The programmable memory controller that is present in the x1800 series is also present in the x1300 and x1600 versions. Even the x800 (R4xx) series GPUs have a programmable memory controller, though to a lesser degree. The "Ring" memory bus is a new concept for the GPUs and is somewhat similar to the EIB bus that is present in the Cell CPU. That said... XENOS uses a more conventional memory interface, but is also programmable much like the r4xx/r5xx series GPUs. The Ring memory bus on the Radeon x1000 series GPUs should help it with high resolutions and high levels of FSAA, but as the resolutions on a console are more fixed and the daughter module on XENOS handles the FSAA with the eDRAM it is less necessary.

MEMEXPORT is a different feature that is unique to XENOS. It is also important to note that XENOS acts as the north bridge (memory controller) for the CPU (XENON).
 
I guess Im referring to programability (subsystem memory mapping?) of it. As you mentioned it is unique to the 360 but the memory controller in the X16k & X18k (which I believe differs from the X13k) and Xenos use the mentioned "ring bus". I guess Im asking if it shares similar aspects to X18k memory controller but is used in a unified Memory architecture (acts as a northbridge as you mentioned as well). I took this information from Daves article and maybe will help clarify what I'm getting at.

From Dave's article:

"MEMEXPORT expands the graphics pipeline further forward and in a general purpose and programmable way. For instance, one example of its operation could be to tessellate an object as well as to skin it by applying a shader to a vertex buffer, writing the results to memory as another vertex buffer, then using that buffer run a tessellation render, then run another vertex shader on that for skinning. MEMEXPORT could potentially be used to provide input to the tessellation unit itself by running a shader that calculates the tessellation factor by transforming the edges to screen space and then calculates the tessellation factor on each of the edges dependant on its screen space and feeds those results into the tessellation unit, resulting in a dynamic, screen space based tessellation routine. Other examples for its use could be to provide image based operations such as compositing, animating particles, or even operations that can alternate between the CPU and graphics processor."

Some recent forum posts have noted the flexability of the X18k memory controller (one mentioning gains in OGL performance through optimizations and subsystem memory mapping in the new memory controller. I was just wondering if the 360 Memexport shared some of these "subsystem memory mapping optimising ability?" feature so developers might be able to increase performance in their graphics engine or other aspect of game development. Or is this not needed due to the daughter die logic?

The thread I was referring to is: Recent Radeon X1K Memory Controller Improvements in OpenGL with AA (bah cant get the link function to work sorry :( )

Forgive me I know I probably hav'nt clarified this in the best way... its late :)
 
jpr27 said:
I guess Im asking if it shares similar aspects to X18k memory controller but is used in a unified Memory architecture (acts as a northbridge as you mentioned as well).
My own personal guess is, no.

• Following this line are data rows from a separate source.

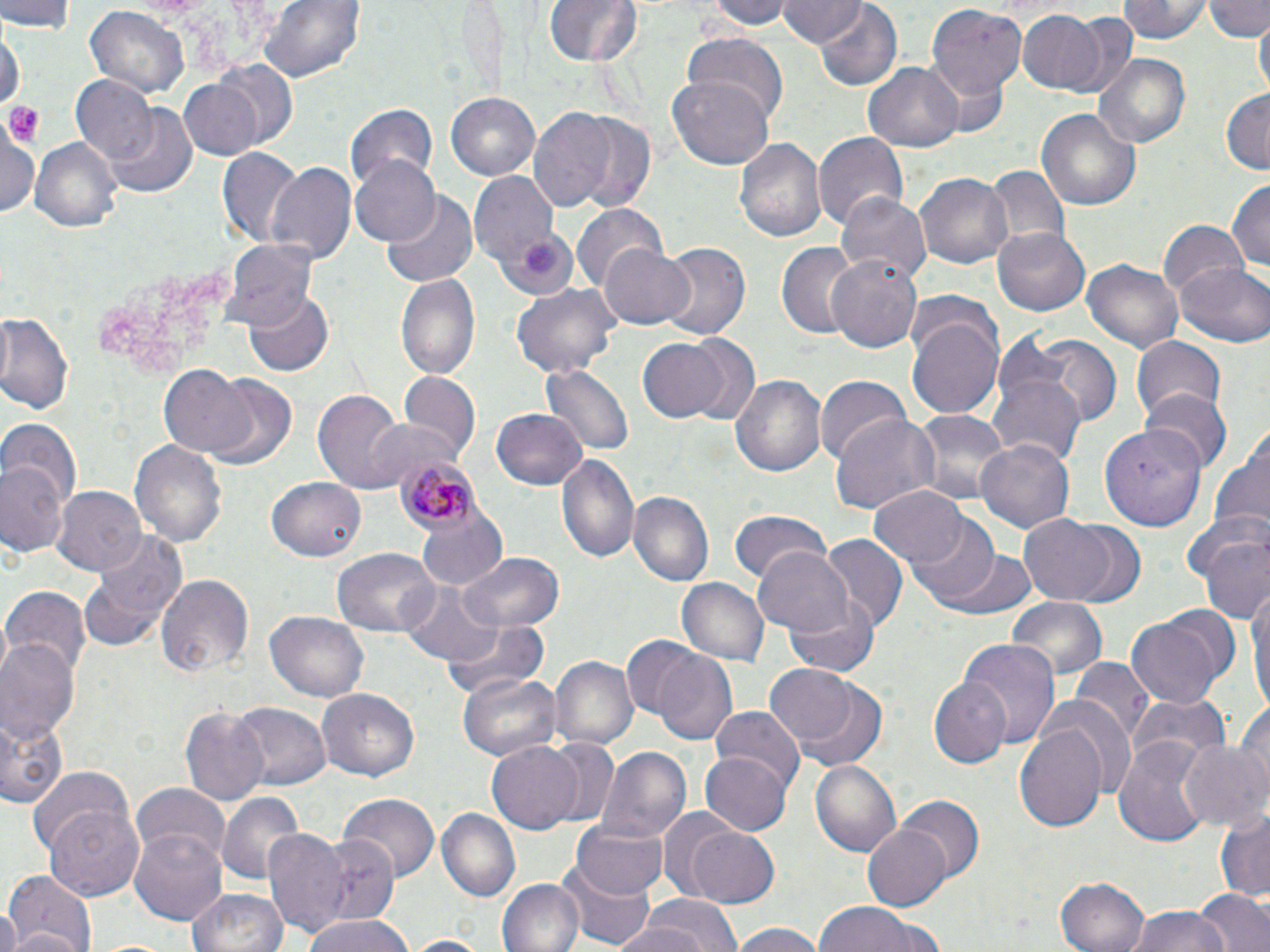

Summary:
  - Coordinate format: approximate bounding boxes as named x1/y1/x2/y2 corners in pixels
  - Platelet locations: (x1=6, y1=103, x2=44, y2=146)
  - Plasmodium malariae-infected red blood cell locations: (x1=396, y1=454, x2=477, y2=532)
  - Uninfected red blood cell locations: (x1=1, y1=0, x2=78, y2=34), (x1=257, y1=0, x2=365, y2=86), (x1=544, y1=0, x2=640, y2=69), (x1=707, y1=0, x2=797, y2=30), (x1=1120, y1=0, x2=1214, y2=44), (x1=1202, y1=0, x2=1270, y2=40), (x1=774, y1=1, x2=865, y2=49), (x1=85, y1=4, x2=189, y2=98), (x1=811, y1=4, x2=903, y2=89), (x1=927, y1=5, x2=1027, y2=104), (x1=1018, y1=10, x2=1107, y2=93), (x1=1056, y1=12, x2=1137, y2=96), (x1=1254, y1=17, x2=1269, y2=95), (x1=0, y1=27, x2=24, y2=109), (x1=682, y1=34, x2=788, y2=120), (x1=1093, y1=54, x2=1194, y2=150), (x1=209, y1=59, x2=300, y2=150), (x1=862, y1=62, x2=964, y2=151), (x1=177, y1=77, x2=265, y2=160), (x1=667, y1=77, x2=774, y2=170), (x1=73, y1=78, x2=160, y2=166), (x1=1221, y1=89, x2=1270, y2=173), (x1=447, y1=92, x2=543, y2=180), (x1=345, y1=101, x2=439, y2=190), (x1=104, y1=105, x2=199, y2=200), (x1=528, y1=105, x2=652, y2=214), (x1=1036, y1=109, x2=1142, y2=212), (x1=2, y1=129, x2=42, y2=217), (x1=815, y1=134, x2=908, y2=231), (x1=734, y1=136, x2=826, y2=243), (x1=31, y1=138, x2=123, y2=234), (x1=218, y1=149, x2=303, y2=248), (x1=351, y1=154, x2=442, y2=247), (x1=264, y1=162, x2=355, y2=268), (x1=985, y1=167, x2=1067, y2=255), (x1=469, y1=173, x2=561, y2=269), (x1=915, y1=174, x2=1013, y2=270), (x1=1227, y1=178, x2=1270, y2=274), (x1=382, y1=193, x2=479, y2=288), (x1=839, y1=193, x2=930, y2=285), (x1=574, y1=203, x2=668, y2=294), (x1=1158, y1=221, x2=1247, y2=303), (x1=992, y1=225, x2=1090, y2=314), (x1=498, y1=231, x2=577, y2=298), (x1=221, y1=240, x2=320, y2=330), (x1=656, y1=240, x2=752, y2=340), (x1=775, y1=241, x2=859, y2=338), (x1=599, y1=242, x2=695, y2=329), (x1=825, y1=254, x2=924, y2=355), (x1=1083, y1=261, x2=1182, y2=353), (x1=1175, y1=263, x2=1270, y2=346), (x1=395, y1=273, x2=482, y2=383), (x1=510, y1=282, x2=621, y2=376), (x1=243, y1=289, x2=333, y2=376), (x1=906, y1=307, x2=1005, y2=419), (x1=0, y1=311, x2=74, y2=415), (x1=1005, y1=333, x2=1120, y2=429), (x1=635, y1=335, x2=743, y2=425), (x1=1131, y1=336, x2=1226, y2=422), (x1=160, y1=365, x2=253, y2=458), (x1=542, y1=365, x2=636, y2=452), (x1=203, y1=374, x2=298, y2=469), (x1=396, y1=374, x2=480, y2=464), (x1=732, y1=376, x2=826, y2=477), (x1=990, y1=376, x2=1086, y2=469), (x1=816, y1=378, x2=911, y2=466), (x1=314, y1=389, x2=407, y2=495), (x1=1140, y1=390, x2=1229, y2=473), (x1=491, y1=407, x2=589, y2=490), (x1=912, y1=410, x2=1007, y2=506), (x1=831, y1=415, x2=939, y2=516), (x1=366, y1=417, x2=453, y2=491), (x1=2, y1=418, x2=82, y2=510), (x1=1209, y1=420, x2=1270, y2=546), (x1=1098, y1=426, x2=1207, y2=531), (x1=977, y1=439, x2=1073, y2=535), (x1=130, y1=440, x2=228, y2=548), (x1=554, y1=452, x2=641, y2=566), (x1=0, y1=461, x2=67, y2=560), (x1=267, y1=477, x2=369, y2=561), (x1=53, y1=486, x2=147, y2=577), (x1=870, y1=486, x2=972, y2=570), (x1=628, y1=491, x2=715, y2=588), (x1=415, y1=506, x2=509, y2=591), (x1=730, y1=511, x2=832, y2=588), (x1=1018, y1=514, x2=1123, y2=606), (x1=909, y1=517, x2=1000, y2=605), (x1=1187, y1=519, x2=1270, y2=623), (x1=1062, y1=520, x2=1145, y2=603), (x1=78, y1=531, x2=186, y2=650), (x1=820, y1=535, x2=908, y2=630), (x1=753, y1=546, x2=855, y2=636), (x1=331, y1=547, x2=439, y2=637), (x1=454, y1=551, x2=565, y2=634), (x1=941, y1=551, x2=1038, y2=619), (x1=156, y1=574, x2=255, y2=679), (x1=677, y1=578, x2=767, y2=666), (x1=400, y1=579, x2=501, y2=664), (x1=3, y1=587, x2=91, y2=677), (x1=1248, y1=589, x2=1270, y2=712), (x1=785, y1=593, x2=882, y2=676), (x1=1006, y1=599, x2=1108, y2=686), (x1=266, y1=609, x2=370, y2=701), (x1=1123, y1=614, x2=1227, y2=709), (x1=444, y1=619, x2=548, y2=703), (x1=0, y1=636, x2=80, y2=746), (x1=621, y1=636, x2=706, y2=724), (x1=958, y1=639, x2=1060, y2=752), (x1=651, y1=649, x2=735, y2=743), (x1=550, y1=656, x2=638, y2=752), (x1=1069, y1=659, x2=1154, y2=739), (x1=766, y1=663, x2=862, y2=750), (x1=458, y1=673, x2=561, y2=762), (x1=788, y1=675, x2=888, y2=769), (x1=931, y1=675, x2=1014, y2=769), (x1=317, y1=689, x2=419, y2=782), (x1=1130, y1=695, x2=1231, y2=773), (x1=1233, y1=699, x2=1270, y2=804), (x1=232, y1=702, x2=333, y2=790), (x1=181, y1=708, x2=270, y2=808), (x1=709, y1=708, x2=804, y2=799), (x1=0, y1=715, x2=68, y2=810), (x1=1013, y1=723, x2=1107, y2=833), (x1=539, y1=737, x2=621, y2=827), (x1=1113, y1=739, x2=1213, y2=846), (x1=1177, y1=739, x2=1269, y2=836), (x1=486, y1=741, x2=584, y2=833), (x1=598, y1=748, x2=691, y2=843), (x1=700, y1=753, x2=791, y2=834), (x1=811, y1=760, x2=902, y2=854), (x1=25, y1=764, x2=137, y2=859), (x1=131, y1=782, x2=229, y2=865), (x1=218, y1=791, x2=305, y2=888), (x1=339, y1=795, x2=438, y2=885), (x1=898, y1=797, x2=985, y2=882), (x1=44, y1=805, x2=145, y2=901), (x1=437, y1=807, x2=520, y2=901), (x1=657, y1=807, x2=745, y2=897), (x1=1215, y1=808, x2=1270, y2=904), (x1=571, y1=820, x2=669, y2=900), (x1=863, y1=823, x2=952, y2=912), (x1=299, y1=827, x2=402, y2=934), (x1=686, y1=827, x2=780, y2=907), (x1=263, y1=829, x2=353, y2=941), (x1=130, y1=831, x2=224, y2=924), (x1=4, y1=870, x2=100, y2=951), (x1=564, y1=871, x2=656, y2=947), (x1=1056, y1=874, x2=1148, y2=952), (x1=499, y1=877, x2=583, y2=952), (x1=186, y1=887, x2=289, y2=952), (x1=1194, y1=889, x2=1270, y2=952), (x1=640, y1=894, x2=740, y2=951), (x1=812, y1=901, x2=944, y2=952), (x1=1127, y1=906, x2=1235, y2=952), (x1=0, y1=909, x2=22, y2=952), (x1=302, y1=914, x2=411, y2=952), (x1=727, y1=921, x2=826, y2=952), (x1=601, y1=922, x2=715, y2=952), (x1=402, y1=936, x2=490, y2=952)
  - Slide-level diagnosis: Plasmodium malariae
  - Stain: May-Grünwald-Giemsa
  - Magnification: 1000x
  - Image size: 1270×952 pixels
  - Preparation: thin blood film
  - Modality: optical microscopy
  - Field of view: one of a larger specimen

The x1800 has eight 32-bit memory interfaces sitting on that ring bus, and the ring bus likely being there in the first place because of the (assumed, but likely) difficulty of physically fitting so many interfaces with their corresponding pins to a chip die. Xenos on the other hand only has two 64-bit interfaces, how would you create a ring bus between just two parties, and what would be the point of it?